QUOTED TEXT ▸
***

The moments where we take a leap of faith
There’s a section in the programme where they talk about bringing him into an office to discuss whether he was interested in filming Back to the Future at night alongside his Family Ties responsibilities in the day, and apparently he weighed an envelope in each hand; on one side the light, familiar pages of a sit-com script, and in the other, a chunky movie script with some great names attached to it, and without reading a word, he signed on the dot. That’s faith for you, and taking a chance on yourself. Everything I am aiming towards doing now.
As a personality he just had, and has, that amazing light, the comedic timing and an easy athleticism in his physical comedy. I think he still stands out as a very rare talent.
To watch the making of it now and revisit the emotions I was feeling that year, the excitement and possibilities I felt. It was joyful and tearful. I’m so glad I had that year, that I got to feel that special excitement of the time, because so much shit was soon to follow.
Life is like a box of chocolates for sure!
And Forrest Gump, I can’t help but think of mum during that one, so that definitely brought on the tears. I think I’ve only watched Forrest once all the way through!

***

DATA SECTION ▸
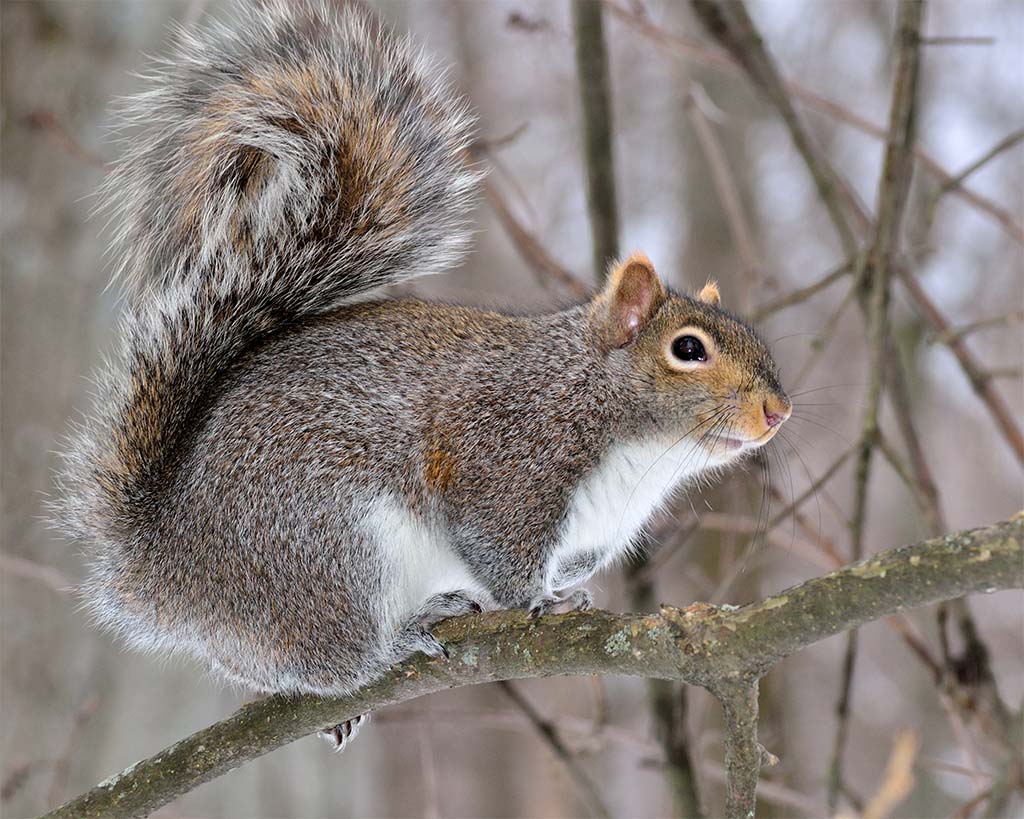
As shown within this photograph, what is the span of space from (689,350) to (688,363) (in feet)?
0.10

***

PROBLEMS TO SOLVE ▸
A: Translate this sentence from the passage about Back to the Future into Spanish: "I think he still stands out as a very rare talent."
B: Reproduce word for word the part of the passage about Back to the Future between "As a personality" and "chocolates for sure!", inclusive.

ANSWERS BELOW ▸
A: Creo que todavía destaca como un talento muy poco común.

B:
As a personality he just had, and has, that amazing light, the comedic timing and an easy athleticism in his physical comedy. I think he still stands out as a very rare talent.
To watch the making of it now and revisit the emotions I was feeling that year, the excitement and possibilities I felt. It was joyful and tearful. I’m so glad I had that year, that I got to feel that special excitement of the time, because so much shit was soon to follow.
Life is like a box of chocolates for sure!